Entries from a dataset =
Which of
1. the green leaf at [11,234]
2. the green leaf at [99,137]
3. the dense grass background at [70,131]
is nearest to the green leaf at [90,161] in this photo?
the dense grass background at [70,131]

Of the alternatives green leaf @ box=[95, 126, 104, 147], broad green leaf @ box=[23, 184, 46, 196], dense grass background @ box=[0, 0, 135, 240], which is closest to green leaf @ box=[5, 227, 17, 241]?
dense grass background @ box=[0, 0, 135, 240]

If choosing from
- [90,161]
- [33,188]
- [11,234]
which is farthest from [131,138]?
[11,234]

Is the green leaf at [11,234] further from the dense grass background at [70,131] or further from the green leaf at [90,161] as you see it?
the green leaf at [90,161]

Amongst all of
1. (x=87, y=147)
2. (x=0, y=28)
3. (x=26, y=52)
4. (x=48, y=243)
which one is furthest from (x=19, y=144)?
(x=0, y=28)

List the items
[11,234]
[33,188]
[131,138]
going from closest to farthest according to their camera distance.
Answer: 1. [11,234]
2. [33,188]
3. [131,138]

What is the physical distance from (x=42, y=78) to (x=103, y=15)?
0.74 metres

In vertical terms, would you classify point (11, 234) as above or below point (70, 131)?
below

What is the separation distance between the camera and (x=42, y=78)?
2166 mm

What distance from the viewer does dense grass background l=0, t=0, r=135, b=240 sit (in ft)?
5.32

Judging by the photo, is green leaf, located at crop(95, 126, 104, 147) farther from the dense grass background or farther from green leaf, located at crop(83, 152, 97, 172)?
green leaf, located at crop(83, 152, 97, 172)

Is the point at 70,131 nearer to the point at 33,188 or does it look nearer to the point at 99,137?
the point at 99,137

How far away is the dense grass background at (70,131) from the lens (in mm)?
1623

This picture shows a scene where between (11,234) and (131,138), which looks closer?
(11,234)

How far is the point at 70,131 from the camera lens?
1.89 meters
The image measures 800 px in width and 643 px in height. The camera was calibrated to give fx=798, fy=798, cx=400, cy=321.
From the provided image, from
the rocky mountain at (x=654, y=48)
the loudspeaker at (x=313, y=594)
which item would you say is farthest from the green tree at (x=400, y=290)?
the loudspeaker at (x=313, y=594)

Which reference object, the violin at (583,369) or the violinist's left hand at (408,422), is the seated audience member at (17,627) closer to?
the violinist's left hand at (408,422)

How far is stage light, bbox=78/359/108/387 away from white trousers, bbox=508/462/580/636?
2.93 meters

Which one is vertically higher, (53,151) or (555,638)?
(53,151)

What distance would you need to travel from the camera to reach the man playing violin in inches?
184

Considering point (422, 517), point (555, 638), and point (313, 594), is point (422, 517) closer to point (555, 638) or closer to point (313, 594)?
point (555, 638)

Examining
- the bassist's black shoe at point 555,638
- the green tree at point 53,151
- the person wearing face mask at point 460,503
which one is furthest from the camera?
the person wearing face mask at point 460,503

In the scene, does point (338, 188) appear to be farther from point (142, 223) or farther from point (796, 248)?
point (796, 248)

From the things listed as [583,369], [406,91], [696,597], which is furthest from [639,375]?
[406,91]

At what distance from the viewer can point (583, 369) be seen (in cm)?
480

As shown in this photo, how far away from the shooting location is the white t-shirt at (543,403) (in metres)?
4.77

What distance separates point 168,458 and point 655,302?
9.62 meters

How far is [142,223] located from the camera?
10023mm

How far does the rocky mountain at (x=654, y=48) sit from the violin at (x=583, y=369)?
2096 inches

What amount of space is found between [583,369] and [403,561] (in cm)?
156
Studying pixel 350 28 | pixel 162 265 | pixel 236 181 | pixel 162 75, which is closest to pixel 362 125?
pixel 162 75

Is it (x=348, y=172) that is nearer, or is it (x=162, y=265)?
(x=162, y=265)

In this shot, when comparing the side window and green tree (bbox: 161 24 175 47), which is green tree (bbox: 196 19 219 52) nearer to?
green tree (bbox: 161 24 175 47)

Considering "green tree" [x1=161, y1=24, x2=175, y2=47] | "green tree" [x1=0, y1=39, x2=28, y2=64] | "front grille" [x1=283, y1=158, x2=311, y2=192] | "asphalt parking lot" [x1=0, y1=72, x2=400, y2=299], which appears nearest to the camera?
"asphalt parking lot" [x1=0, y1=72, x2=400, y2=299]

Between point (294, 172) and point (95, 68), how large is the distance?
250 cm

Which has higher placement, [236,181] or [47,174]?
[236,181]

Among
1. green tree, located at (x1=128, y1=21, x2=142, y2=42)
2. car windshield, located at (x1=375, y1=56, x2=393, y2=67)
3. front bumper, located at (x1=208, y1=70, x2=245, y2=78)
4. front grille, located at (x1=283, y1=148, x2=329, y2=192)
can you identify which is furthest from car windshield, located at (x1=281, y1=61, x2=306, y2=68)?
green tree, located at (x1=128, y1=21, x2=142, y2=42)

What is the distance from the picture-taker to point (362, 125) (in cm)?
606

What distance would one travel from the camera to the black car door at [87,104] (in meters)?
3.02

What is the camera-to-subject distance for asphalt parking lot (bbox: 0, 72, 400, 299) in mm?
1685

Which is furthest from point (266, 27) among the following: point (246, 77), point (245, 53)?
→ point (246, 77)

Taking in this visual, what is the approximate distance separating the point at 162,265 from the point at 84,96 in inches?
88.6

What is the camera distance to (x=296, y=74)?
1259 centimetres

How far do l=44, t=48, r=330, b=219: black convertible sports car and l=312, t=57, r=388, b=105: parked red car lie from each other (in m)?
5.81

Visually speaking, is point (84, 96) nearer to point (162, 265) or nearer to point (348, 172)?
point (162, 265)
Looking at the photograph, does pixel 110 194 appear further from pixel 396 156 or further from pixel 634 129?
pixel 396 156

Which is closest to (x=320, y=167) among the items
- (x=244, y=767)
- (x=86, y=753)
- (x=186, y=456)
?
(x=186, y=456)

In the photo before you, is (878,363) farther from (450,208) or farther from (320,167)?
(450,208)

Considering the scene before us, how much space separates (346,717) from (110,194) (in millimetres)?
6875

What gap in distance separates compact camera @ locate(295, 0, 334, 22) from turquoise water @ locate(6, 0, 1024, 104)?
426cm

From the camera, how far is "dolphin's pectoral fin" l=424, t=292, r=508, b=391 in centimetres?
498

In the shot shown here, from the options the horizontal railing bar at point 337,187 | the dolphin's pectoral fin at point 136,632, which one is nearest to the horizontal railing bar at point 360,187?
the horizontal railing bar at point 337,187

Exercise description = Rewrite all the entries above, replacing "turquoise water" with "blue water" wherever it occurs and leaving everything else unchanged.

Response =
Which of
1. the green leaf at [11,234]
2. the green leaf at [99,137]
3. the dense grass background at [70,131]
is nearest to the green leaf at [90,161] in this photo?
the dense grass background at [70,131]

Of the alternatives green leaf @ box=[95, 126, 104, 147], broad green leaf @ box=[23, 184, 46, 196], dense grass background @ box=[0, 0, 135, 240], which is closest to green leaf @ box=[5, 227, 17, 241]?
dense grass background @ box=[0, 0, 135, 240]

If choosing from
- [90,161]
- [33,188]
- [11,234]
which is farthest from [131,138]?
[11,234]

Is the green leaf at [11,234] further from the dense grass background at [70,131] or further from the green leaf at [90,161] as you see it?
the green leaf at [90,161]

Amongst all of
1. (x=87, y=147)
2. (x=0, y=28)
3. (x=26, y=52)
4. (x=48, y=243)
which one is furthest from (x=19, y=144)?
(x=0, y=28)

List the items
[11,234]
[33,188]
[131,138]
going from closest to farthest according to their camera distance.
Answer: 1. [11,234]
2. [33,188]
3. [131,138]

What is the physical distance from (x=42, y=78) to (x=103, y=15)?
0.74 metres

In vertical terms, would you classify point (11, 234) as above or below point (70, 131)?
below

What is the separation distance between the camera and (x=42, y=78)?
2166 mm

What distance from the viewer does dense grass background l=0, t=0, r=135, b=240 sit (in ft)?
5.32

Judging by the photo, is green leaf, located at crop(95, 126, 104, 147) farther from the dense grass background or farther from green leaf, located at crop(83, 152, 97, 172)?
green leaf, located at crop(83, 152, 97, 172)

Is the point at 70,131 nearer to the point at 33,188 or does it look nearer to the point at 99,137?
the point at 99,137

How far away is the dense grass background at (70,131) from the lens (in mm)?
1623

This picture shows a scene where between (11,234) and (131,138), which looks closer?
(11,234)

How far is the point at 70,131 from the camera lens?
1.89 meters
The image measures 800 px in width and 643 px in height. The camera was calibrated to give fx=798, fy=798, cx=400, cy=321.
From the provided image, from
the rocky mountain at (x=654, y=48)
the loudspeaker at (x=313, y=594)
which item would you say is farthest from the green tree at (x=400, y=290)?
the loudspeaker at (x=313, y=594)

Which reference object, the violin at (583,369) or the violinist's left hand at (408,422), is the seated audience member at (17,627) closer to?
the violinist's left hand at (408,422)

How far is stage light, bbox=78/359/108/387 away from white trousers, bbox=508/462/580/636?
2.93 meters

Which one is vertically higher, (53,151) or (555,638)?
(53,151)

What distance would you need to travel from the camera to reach the man playing violin in inches?
184

Considering point (422, 517), point (555, 638), and point (313, 594), is point (422, 517) closer to point (555, 638) or closer to point (313, 594)?
point (555, 638)

Examining
- the bassist's black shoe at point 555,638
- the green tree at point 53,151
- the person wearing face mask at point 460,503
which one is furthest from the camera?
the person wearing face mask at point 460,503

In the scene, does point (338, 188) appear to be farther from point (142, 223) or farther from point (796, 248)?
point (796, 248)

From the things listed as [583,369], [406,91], [696,597], which is furthest from [639,375]?
[406,91]

At what distance from the viewer can point (583, 369) be seen (in cm)?
480

As shown in this photo, how far away from the shooting location is the white t-shirt at (543,403) (in metres)?
4.77

What distance separates point 168,458 and point 655,302?
9.62 meters

How far is [142,223] located from the camera?
10023mm

How far does the rocky mountain at (x=654, y=48) sit from the violin at (x=583, y=369)?
2096 inches

What amount of space is found between [583,369] and [403,561] (in cm)?
156
Studying pixel 350 28 | pixel 162 265 | pixel 236 181 | pixel 162 75, which is closest to pixel 362 125?
pixel 162 75

Is it (x=348, y=172) that is nearer, or is it (x=162, y=265)?
(x=162, y=265)

In this shot, when comparing the side window and green tree (bbox: 161 24 175 47), which is green tree (bbox: 196 19 219 52) nearer to?
green tree (bbox: 161 24 175 47)

Considering "green tree" [x1=161, y1=24, x2=175, y2=47] | "green tree" [x1=0, y1=39, x2=28, y2=64] | "front grille" [x1=283, y1=158, x2=311, y2=192] | "asphalt parking lot" [x1=0, y1=72, x2=400, y2=299], which appears nearest to the camera?
"asphalt parking lot" [x1=0, y1=72, x2=400, y2=299]

Between point (294, 172) and point (95, 68), how large is the distance?
250 cm

Which has higher placement, [236,181] or [47,174]?
[236,181]

Among
1. green tree, located at (x1=128, y1=21, x2=142, y2=42)
2. car windshield, located at (x1=375, y1=56, x2=393, y2=67)
3. front bumper, located at (x1=208, y1=70, x2=245, y2=78)
4. front grille, located at (x1=283, y1=148, x2=329, y2=192)
can you identify which is furthest from car windshield, located at (x1=281, y1=61, x2=306, y2=68)?
green tree, located at (x1=128, y1=21, x2=142, y2=42)

What is the distance from the picture-taker to point (362, 125) (in cm)?
606

What distance would one travel from the camera to the black car door at [87,104] (in meters)?
3.02

What is the camera-to-subject distance for asphalt parking lot (bbox: 0, 72, 400, 299) in mm?
1685

Which is furthest from point (266, 27) among the following: point (246, 77), point (245, 53)?
→ point (246, 77)

Taking in this visual, what is the approximate distance separating the point at 162,265 from the point at 84,96 in inches?
88.6

What is the camera distance to (x=296, y=74)?
1259 centimetres

How far do l=44, t=48, r=330, b=219: black convertible sports car and l=312, t=57, r=388, b=105: parked red car lie from each other (in m)?
5.81

Visually speaking, is point (84, 96) nearer to point (162, 265) or nearer to point (348, 172)?
point (162, 265)
Looking at the photograph, does pixel 110 194 appear further from pixel 396 156 or further from pixel 634 129?
pixel 396 156

Which is closest to (x=320, y=167) among the items
- (x=244, y=767)
- (x=86, y=753)
- (x=186, y=456)
?
(x=186, y=456)

In the photo before you, is (878,363) farther from (450,208) or farther from (320,167)?
(450,208)

Considering the scene before us, how much space separates (346,717) from (110,194) (in millimetres)?
6875

What gap in distance separates compact camera @ locate(295, 0, 334, 22) from blue water @ locate(6, 0, 1024, 104)?
426cm

From the camera, how far is "dolphin's pectoral fin" l=424, t=292, r=508, b=391 in centimetres?
498

In the shot shown here, from the options the horizontal railing bar at point 337,187 | the dolphin's pectoral fin at point 136,632, which one is nearest to the horizontal railing bar at point 360,187?
the horizontal railing bar at point 337,187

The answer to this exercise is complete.